Concert Review: Kate Liu and OMM bring pianistic poetry to the Esplanade | Flying Inkpot
STRAVINSKY – Pulcinella Suite
MOZART – Piano Concerto No. 20 in D minor, K. 466
WEILL – Symphony No. 2 “Fantaisie Symphonique”
Kate Liu, piano
Orchestra of the Music Makers
Chan Tze Law, conductor
Saturday 16 Oct 2021, Esplanade Concert Hall
by Derek Lim
The draw of this evening’s concert was Singaporean-born pianist Kate Liu, who shot to stardom when she won the bronze medal at the 2015 Chopin Competition, but the real stars could arguably be said to be the Orchestra of the Music Makers, who played their first full-orchestra* concert in recent memory.
Kate Liu’s Chopin chops have been proven at the world’s greatest Chopin platform, where she impressed the jury and audience alike with her dreamy musicality, poetic playing and beautiful tone. All these qualities were in evidence in her thoroughly Romantic interpretation of Mozart’s stormy D minor Piano Concerto, where she eschewed Classical sensibility for something more Beethovenian – a big-band approach that Chan Tze Law and OMM were happy to go along with.
Liu’s unabashedly old-fashioned take on the concerto – right from the beginning where she slowed down significantly at the all-important piano solo entrance – signaled that she wanted to make the concerto something much larger in scale. But audience members expecting this to result in a more barnstorming, virtuoso reading would have been disappointed. Except in the angry, Sturm und Drang Beethoven cadenzas, which had all the drama you could ask for, Liu was curiously laid back in the outer movements.
This had the effect of minimizing the tension between the soloist and the orchestra, led compellingly by Chan. It was the operatic middle movement Romanza, which Liu started off more slowly than usual, that showed her pianism and poetry to best effect, with liquid tone and a beautiful touch, supported by Chan, who kept a firm eye on the movement’s structure and set the framework for Liu, while bringing out some lovely woodwind playing.
Stravinsky’s neoclassical Pulcinella Suite – the Russian composer’s take on pieces by Pergolesi – was perhaps the most impressive item tonight, with not a hair out of place in this lovely but difficult work that I’ve long loved. With every movement well-characterized and masterfully balanced, each section could be heard clearly in an interpretation that was level-headed and intellectual, yet full of heart where needed.
Save a couple of unadroit transitions, Pulcinella allowed each section to show off their musicians to best effect, starting with the all-round excellent concertmaster Chikako Sasaki.

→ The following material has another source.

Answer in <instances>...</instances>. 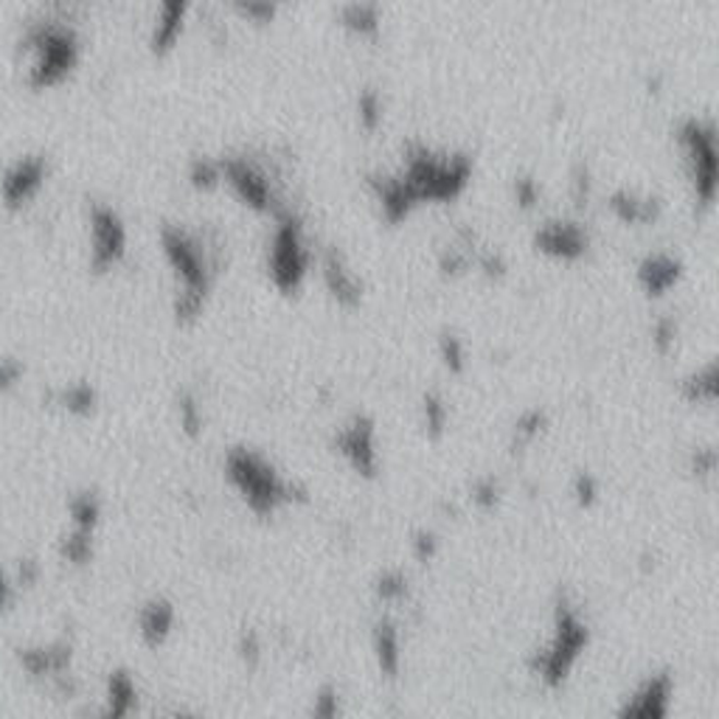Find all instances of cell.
<instances>
[{"instance_id": "6da1fadb", "label": "cell", "mask_w": 719, "mask_h": 719, "mask_svg": "<svg viewBox=\"0 0 719 719\" xmlns=\"http://www.w3.org/2000/svg\"><path fill=\"white\" fill-rule=\"evenodd\" d=\"M160 253L175 276L172 315L180 326H194L203 317L217 278V264L203 239L178 223L160 225Z\"/></svg>"}, {"instance_id": "f546056e", "label": "cell", "mask_w": 719, "mask_h": 719, "mask_svg": "<svg viewBox=\"0 0 719 719\" xmlns=\"http://www.w3.org/2000/svg\"><path fill=\"white\" fill-rule=\"evenodd\" d=\"M371 590H374V599L380 604H388V608L391 604H408L410 579L399 567H385L383 574H376Z\"/></svg>"}, {"instance_id": "4fadbf2b", "label": "cell", "mask_w": 719, "mask_h": 719, "mask_svg": "<svg viewBox=\"0 0 719 719\" xmlns=\"http://www.w3.org/2000/svg\"><path fill=\"white\" fill-rule=\"evenodd\" d=\"M674 674L669 669H658L635 686L633 694L624 697L619 706V719H667L672 714Z\"/></svg>"}, {"instance_id": "60d3db41", "label": "cell", "mask_w": 719, "mask_h": 719, "mask_svg": "<svg viewBox=\"0 0 719 719\" xmlns=\"http://www.w3.org/2000/svg\"><path fill=\"white\" fill-rule=\"evenodd\" d=\"M680 337V324L674 315H658L652 321V329H649V340H652V349L658 357H669L678 346Z\"/></svg>"}, {"instance_id": "2e32d148", "label": "cell", "mask_w": 719, "mask_h": 719, "mask_svg": "<svg viewBox=\"0 0 719 719\" xmlns=\"http://www.w3.org/2000/svg\"><path fill=\"white\" fill-rule=\"evenodd\" d=\"M366 189H369L380 217H383L391 228L405 225L422 208V205L416 203L410 185L405 183L399 172H369L366 175Z\"/></svg>"}, {"instance_id": "9c48e42d", "label": "cell", "mask_w": 719, "mask_h": 719, "mask_svg": "<svg viewBox=\"0 0 719 719\" xmlns=\"http://www.w3.org/2000/svg\"><path fill=\"white\" fill-rule=\"evenodd\" d=\"M130 231L119 208L107 203L87 205V264L96 276H110L124 264Z\"/></svg>"}, {"instance_id": "c3c4849f", "label": "cell", "mask_w": 719, "mask_h": 719, "mask_svg": "<svg viewBox=\"0 0 719 719\" xmlns=\"http://www.w3.org/2000/svg\"><path fill=\"white\" fill-rule=\"evenodd\" d=\"M9 590H12V585L7 582V576L0 574V608L9 601Z\"/></svg>"}, {"instance_id": "30bf717a", "label": "cell", "mask_w": 719, "mask_h": 719, "mask_svg": "<svg viewBox=\"0 0 719 719\" xmlns=\"http://www.w3.org/2000/svg\"><path fill=\"white\" fill-rule=\"evenodd\" d=\"M332 450L349 464V469L363 481L380 478V439H376V422L369 414H351L340 428L332 433Z\"/></svg>"}, {"instance_id": "d4e9b609", "label": "cell", "mask_w": 719, "mask_h": 719, "mask_svg": "<svg viewBox=\"0 0 719 719\" xmlns=\"http://www.w3.org/2000/svg\"><path fill=\"white\" fill-rule=\"evenodd\" d=\"M139 708V686L127 669H112L107 674L105 688V717H130Z\"/></svg>"}, {"instance_id": "f6af8a7d", "label": "cell", "mask_w": 719, "mask_h": 719, "mask_svg": "<svg viewBox=\"0 0 719 719\" xmlns=\"http://www.w3.org/2000/svg\"><path fill=\"white\" fill-rule=\"evenodd\" d=\"M21 376V366L12 363V360H0V391L14 385V380Z\"/></svg>"}, {"instance_id": "7402d4cb", "label": "cell", "mask_w": 719, "mask_h": 719, "mask_svg": "<svg viewBox=\"0 0 719 719\" xmlns=\"http://www.w3.org/2000/svg\"><path fill=\"white\" fill-rule=\"evenodd\" d=\"M551 428V414L540 405H531V408L523 410L517 416L515 422H512V430H508V456L512 458H523L528 450L535 447L542 436Z\"/></svg>"}, {"instance_id": "4316f807", "label": "cell", "mask_w": 719, "mask_h": 719, "mask_svg": "<svg viewBox=\"0 0 719 719\" xmlns=\"http://www.w3.org/2000/svg\"><path fill=\"white\" fill-rule=\"evenodd\" d=\"M567 197H571V208L574 214H585L596 200V172L590 160L579 158L567 169Z\"/></svg>"}, {"instance_id": "7a4b0ae2", "label": "cell", "mask_w": 719, "mask_h": 719, "mask_svg": "<svg viewBox=\"0 0 719 719\" xmlns=\"http://www.w3.org/2000/svg\"><path fill=\"white\" fill-rule=\"evenodd\" d=\"M590 640H594V633L579 604L571 599L567 590H556L554 608H551V638L535 652H528V674L540 680L548 692H560L574 674L582 655L588 652Z\"/></svg>"}, {"instance_id": "8992f818", "label": "cell", "mask_w": 719, "mask_h": 719, "mask_svg": "<svg viewBox=\"0 0 719 719\" xmlns=\"http://www.w3.org/2000/svg\"><path fill=\"white\" fill-rule=\"evenodd\" d=\"M674 144L686 169L694 212L708 214L717 203L719 189V135L714 119L686 116L674 127Z\"/></svg>"}, {"instance_id": "f35d334b", "label": "cell", "mask_w": 719, "mask_h": 719, "mask_svg": "<svg viewBox=\"0 0 719 719\" xmlns=\"http://www.w3.org/2000/svg\"><path fill=\"white\" fill-rule=\"evenodd\" d=\"M178 422L180 430H183L189 439H200L205 430V416H203V405H200L197 396L192 391H183L178 396Z\"/></svg>"}, {"instance_id": "ba28073f", "label": "cell", "mask_w": 719, "mask_h": 719, "mask_svg": "<svg viewBox=\"0 0 719 719\" xmlns=\"http://www.w3.org/2000/svg\"><path fill=\"white\" fill-rule=\"evenodd\" d=\"M219 164H223V185L248 212L259 217H276L281 208H287L273 175L256 158L228 155V158H219Z\"/></svg>"}, {"instance_id": "bcb514c9", "label": "cell", "mask_w": 719, "mask_h": 719, "mask_svg": "<svg viewBox=\"0 0 719 719\" xmlns=\"http://www.w3.org/2000/svg\"><path fill=\"white\" fill-rule=\"evenodd\" d=\"M663 82H667V80H663L660 73H652V76H647V93H649V96H660V93H663V91H660V87H663Z\"/></svg>"}, {"instance_id": "74e56055", "label": "cell", "mask_w": 719, "mask_h": 719, "mask_svg": "<svg viewBox=\"0 0 719 719\" xmlns=\"http://www.w3.org/2000/svg\"><path fill=\"white\" fill-rule=\"evenodd\" d=\"M571 495L579 512H594L601 503V481L590 469H579L571 481Z\"/></svg>"}, {"instance_id": "4dcf8cb0", "label": "cell", "mask_w": 719, "mask_h": 719, "mask_svg": "<svg viewBox=\"0 0 719 719\" xmlns=\"http://www.w3.org/2000/svg\"><path fill=\"white\" fill-rule=\"evenodd\" d=\"M57 405H60L65 414L87 419V416H93L96 408H99V391L93 388L91 383H71L65 385V388H60Z\"/></svg>"}, {"instance_id": "603a6c76", "label": "cell", "mask_w": 719, "mask_h": 719, "mask_svg": "<svg viewBox=\"0 0 719 719\" xmlns=\"http://www.w3.org/2000/svg\"><path fill=\"white\" fill-rule=\"evenodd\" d=\"M680 399L692 408H711L719 396V369L717 360H708V363L697 366L694 371H688L686 376H680L678 383Z\"/></svg>"}, {"instance_id": "ac0fdd59", "label": "cell", "mask_w": 719, "mask_h": 719, "mask_svg": "<svg viewBox=\"0 0 719 719\" xmlns=\"http://www.w3.org/2000/svg\"><path fill=\"white\" fill-rule=\"evenodd\" d=\"M48 178V160L43 155H26L14 160L0 178V197L9 208H23L43 192Z\"/></svg>"}, {"instance_id": "5b68a950", "label": "cell", "mask_w": 719, "mask_h": 719, "mask_svg": "<svg viewBox=\"0 0 719 719\" xmlns=\"http://www.w3.org/2000/svg\"><path fill=\"white\" fill-rule=\"evenodd\" d=\"M23 53L28 57L26 85L34 91H51L71 80V73L80 68V34L60 21H37L26 28Z\"/></svg>"}, {"instance_id": "836d02e7", "label": "cell", "mask_w": 719, "mask_h": 719, "mask_svg": "<svg viewBox=\"0 0 719 719\" xmlns=\"http://www.w3.org/2000/svg\"><path fill=\"white\" fill-rule=\"evenodd\" d=\"M472 271L489 284H503L512 273V264H508V256L501 251V248H489V244H478L476 251V267Z\"/></svg>"}, {"instance_id": "52a82bcc", "label": "cell", "mask_w": 719, "mask_h": 719, "mask_svg": "<svg viewBox=\"0 0 719 719\" xmlns=\"http://www.w3.org/2000/svg\"><path fill=\"white\" fill-rule=\"evenodd\" d=\"M271 219L273 231L267 239V253H264L267 278L281 296H298L304 290L312 264H315V253L307 239V225L290 205Z\"/></svg>"}, {"instance_id": "ee69618b", "label": "cell", "mask_w": 719, "mask_h": 719, "mask_svg": "<svg viewBox=\"0 0 719 719\" xmlns=\"http://www.w3.org/2000/svg\"><path fill=\"white\" fill-rule=\"evenodd\" d=\"M237 652L239 658H242V663L248 669H259L262 667V658H264V644H262V635L256 633V630H242L239 633V640H237Z\"/></svg>"}, {"instance_id": "7dc6e473", "label": "cell", "mask_w": 719, "mask_h": 719, "mask_svg": "<svg viewBox=\"0 0 719 719\" xmlns=\"http://www.w3.org/2000/svg\"><path fill=\"white\" fill-rule=\"evenodd\" d=\"M655 560H658V556L649 554V551H647V554L640 556V571H644V574H649V571H655V567H658V565H655Z\"/></svg>"}, {"instance_id": "d6986e66", "label": "cell", "mask_w": 719, "mask_h": 719, "mask_svg": "<svg viewBox=\"0 0 719 719\" xmlns=\"http://www.w3.org/2000/svg\"><path fill=\"white\" fill-rule=\"evenodd\" d=\"M335 23L349 40L376 46L383 37L385 12L380 0H344L335 12Z\"/></svg>"}, {"instance_id": "83f0119b", "label": "cell", "mask_w": 719, "mask_h": 719, "mask_svg": "<svg viewBox=\"0 0 719 719\" xmlns=\"http://www.w3.org/2000/svg\"><path fill=\"white\" fill-rule=\"evenodd\" d=\"M237 21L251 26H271L290 7L292 0H225Z\"/></svg>"}, {"instance_id": "7c38bea8", "label": "cell", "mask_w": 719, "mask_h": 719, "mask_svg": "<svg viewBox=\"0 0 719 719\" xmlns=\"http://www.w3.org/2000/svg\"><path fill=\"white\" fill-rule=\"evenodd\" d=\"M321 267V281H324L326 296L332 298V304L344 312H357L366 304V281L363 276L355 271V264L349 262L337 244H329L315 259Z\"/></svg>"}, {"instance_id": "f1b7e54d", "label": "cell", "mask_w": 719, "mask_h": 719, "mask_svg": "<svg viewBox=\"0 0 719 719\" xmlns=\"http://www.w3.org/2000/svg\"><path fill=\"white\" fill-rule=\"evenodd\" d=\"M439 360L450 376H464L469 371V346L456 329H442L436 340Z\"/></svg>"}, {"instance_id": "9a60e30c", "label": "cell", "mask_w": 719, "mask_h": 719, "mask_svg": "<svg viewBox=\"0 0 719 719\" xmlns=\"http://www.w3.org/2000/svg\"><path fill=\"white\" fill-rule=\"evenodd\" d=\"M604 208L624 228H655L667 217V200L630 185H615L613 192H608Z\"/></svg>"}, {"instance_id": "e0dca14e", "label": "cell", "mask_w": 719, "mask_h": 719, "mask_svg": "<svg viewBox=\"0 0 719 719\" xmlns=\"http://www.w3.org/2000/svg\"><path fill=\"white\" fill-rule=\"evenodd\" d=\"M683 278H686V262L674 253L652 251L640 256L635 264V284H638L640 296L649 301L667 298L669 292L678 290Z\"/></svg>"}, {"instance_id": "484cf974", "label": "cell", "mask_w": 719, "mask_h": 719, "mask_svg": "<svg viewBox=\"0 0 719 719\" xmlns=\"http://www.w3.org/2000/svg\"><path fill=\"white\" fill-rule=\"evenodd\" d=\"M385 93L376 85H363L355 99V119L363 135L374 139L385 127Z\"/></svg>"}, {"instance_id": "8fae6325", "label": "cell", "mask_w": 719, "mask_h": 719, "mask_svg": "<svg viewBox=\"0 0 719 719\" xmlns=\"http://www.w3.org/2000/svg\"><path fill=\"white\" fill-rule=\"evenodd\" d=\"M531 248L537 256L556 264H576L594 248V233L579 214L571 217H548L531 233Z\"/></svg>"}, {"instance_id": "d590c367", "label": "cell", "mask_w": 719, "mask_h": 719, "mask_svg": "<svg viewBox=\"0 0 719 719\" xmlns=\"http://www.w3.org/2000/svg\"><path fill=\"white\" fill-rule=\"evenodd\" d=\"M189 185L200 194H212L223 189V164L219 158H194L189 164Z\"/></svg>"}, {"instance_id": "cb8c5ba5", "label": "cell", "mask_w": 719, "mask_h": 719, "mask_svg": "<svg viewBox=\"0 0 719 719\" xmlns=\"http://www.w3.org/2000/svg\"><path fill=\"white\" fill-rule=\"evenodd\" d=\"M419 419H422V433L430 444H439L447 439L453 410H450L447 396L439 388H428L419 399Z\"/></svg>"}, {"instance_id": "1f68e13d", "label": "cell", "mask_w": 719, "mask_h": 719, "mask_svg": "<svg viewBox=\"0 0 719 719\" xmlns=\"http://www.w3.org/2000/svg\"><path fill=\"white\" fill-rule=\"evenodd\" d=\"M469 503L481 515H495L503 503V483L498 476H478L476 481L469 483Z\"/></svg>"}, {"instance_id": "d6a6232c", "label": "cell", "mask_w": 719, "mask_h": 719, "mask_svg": "<svg viewBox=\"0 0 719 719\" xmlns=\"http://www.w3.org/2000/svg\"><path fill=\"white\" fill-rule=\"evenodd\" d=\"M508 192L515 208L523 214H535L542 205V183L535 172H517L508 183Z\"/></svg>"}, {"instance_id": "8d00e7d4", "label": "cell", "mask_w": 719, "mask_h": 719, "mask_svg": "<svg viewBox=\"0 0 719 719\" xmlns=\"http://www.w3.org/2000/svg\"><path fill=\"white\" fill-rule=\"evenodd\" d=\"M93 537L96 531H82V528H73L62 537L60 542V556L73 567H82L93 560Z\"/></svg>"}, {"instance_id": "7bdbcfd3", "label": "cell", "mask_w": 719, "mask_h": 719, "mask_svg": "<svg viewBox=\"0 0 719 719\" xmlns=\"http://www.w3.org/2000/svg\"><path fill=\"white\" fill-rule=\"evenodd\" d=\"M310 714L321 719L340 717V714H344V697H340V688H337L335 683H324V686L312 694Z\"/></svg>"}, {"instance_id": "44dd1931", "label": "cell", "mask_w": 719, "mask_h": 719, "mask_svg": "<svg viewBox=\"0 0 719 719\" xmlns=\"http://www.w3.org/2000/svg\"><path fill=\"white\" fill-rule=\"evenodd\" d=\"M175 624H178V610L169 599L155 596L139 610V635L146 649H160L172 638Z\"/></svg>"}, {"instance_id": "3957f363", "label": "cell", "mask_w": 719, "mask_h": 719, "mask_svg": "<svg viewBox=\"0 0 719 719\" xmlns=\"http://www.w3.org/2000/svg\"><path fill=\"white\" fill-rule=\"evenodd\" d=\"M396 172L403 175L419 205H450L469 192L476 178V158L462 149L447 153L422 141H408L403 166Z\"/></svg>"}, {"instance_id": "5bb4252c", "label": "cell", "mask_w": 719, "mask_h": 719, "mask_svg": "<svg viewBox=\"0 0 719 719\" xmlns=\"http://www.w3.org/2000/svg\"><path fill=\"white\" fill-rule=\"evenodd\" d=\"M192 9L194 0H155L153 26L146 37V46L155 60H166L178 51L192 21Z\"/></svg>"}, {"instance_id": "ffe728a7", "label": "cell", "mask_w": 719, "mask_h": 719, "mask_svg": "<svg viewBox=\"0 0 719 719\" xmlns=\"http://www.w3.org/2000/svg\"><path fill=\"white\" fill-rule=\"evenodd\" d=\"M371 652H374L376 672L385 683H399L403 678V630L391 615H380L371 624Z\"/></svg>"}, {"instance_id": "277c9868", "label": "cell", "mask_w": 719, "mask_h": 719, "mask_svg": "<svg viewBox=\"0 0 719 719\" xmlns=\"http://www.w3.org/2000/svg\"><path fill=\"white\" fill-rule=\"evenodd\" d=\"M225 478L237 489L244 506L262 520H271L292 503H307V489L290 478H284L262 453L251 447L228 450Z\"/></svg>"}, {"instance_id": "ab89813d", "label": "cell", "mask_w": 719, "mask_h": 719, "mask_svg": "<svg viewBox=\"0 0 719 719\" xmlns=\"http://www.w3.org/2000/svg\"><path fill=\"white\" fill-rule=\"evenodd\" d=\"M717 467H719V456H717V447H714V444H697V447H692L686 469L694 481L711 483L714 476H717Z\"/></svg>"}, {"instance_id": "e575fe53", "label": "cell", "mask_w": 719, "mask_h": 719, "mask_svg": "<svg viewBox=\"0 0 719 719\" xmlns=\"http://www.w3.org/2000/svg\"><path fill=\"white\" fill-rule=\"evenodd\" d=\"M68 515H71V526L82 528V531H96L101 523V501L93 492H80L68 503Z\"/></svg>"}, {"instance_id": "b9f144b4", "label": "cell", "mask_w": 719, "mask_h": 719, "mask_svg": "<svg viewBox=\"0 0 719 719\" xmlns=\"http://www.w3.org/2000/svg\"><path fill=\"white\" fill-rule=\"evenodd\" d=\"M439 554H442V537L433 528H416L410 535V556L419 565H430Z\"/></svg>"}]
</instances>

Also to be commended are the horn and oboe principals (Alexander Oon and Seow Yibin, also OMM’s associate conductor), the principal bassoonist Lim Tee Heong and of course the solo trombonist Don Kow and double bassist Julian Li who played so characterfully in “Vivo”. But the orchestra impressed too, with attentive, disciplined ensemble under Chan’s (neo)-classically firm hand.
The evening’s closer, Kurt Weill’s Second Symphony, was written in 1933 amid the turmoil of the emerging Third Reich in Nazi Germany, which forced the Dreigroschenoper composer to have to flee for France. Inhabited by the ghosts of the cabaret and theatre music that the composer was famous for (his wife was singer-actress Lotte Lenya, who he married twice), Weill ascribed no programme to his very serious-sounding symphony, written in three movements.
Chan’s interpretation was a well-played, extroverted one that felt more at home in the bigger, more dramatic moments than the cooler, wistful, urban ones. After the first movement’s initial trumpet solo, commandingly played by Lau Wen Rong over brooding strings, the music was plunged into restless string figurations in a tightly wrought performance. Highlighting the composer’s acerbic musical wit, Chan projected the musical narrative clearly, though I wondered if some episodes could have been underlined a little more, with more rhetoric.
The Largo – featuring atmospheric, evocative music once again reminiscent of the theatre, perhaps even film noir – was taken at a fast-ish pace that if taken more slowly may have allowed the music to settle more into its emotional heart. For example, while the sinuous, ghostly episode on strings was winningly rendered, the plaintive wind passages were taken a little too quickly to make their emotional mark.
The third and final movement, marked ‘Allegro vivace’ – a sardonic circus of helter-skelter moto perpetuo with lots of counterpoint – was taken by Chan at a whirlwind pace that nevertheless allowed a full display of orchestral virtuosity and colour from the on-form OMM. A little Prokofiev-meets-Shostakovich in its relentless frivolity amidst the forced militaristic gestures, Chan kept the orchestra’s energy up to the last bars – even if sometimes the composer’s intentions remained nebulous (perhaps deliberately so?), ending a courageous attempt at this seldom-played and technically challenging music.
All in all, a successful outing that demanded and taxed – but also rewarded – the audience’s full attention.
*Ok, not Mahlerian full, but definitely good enough for now.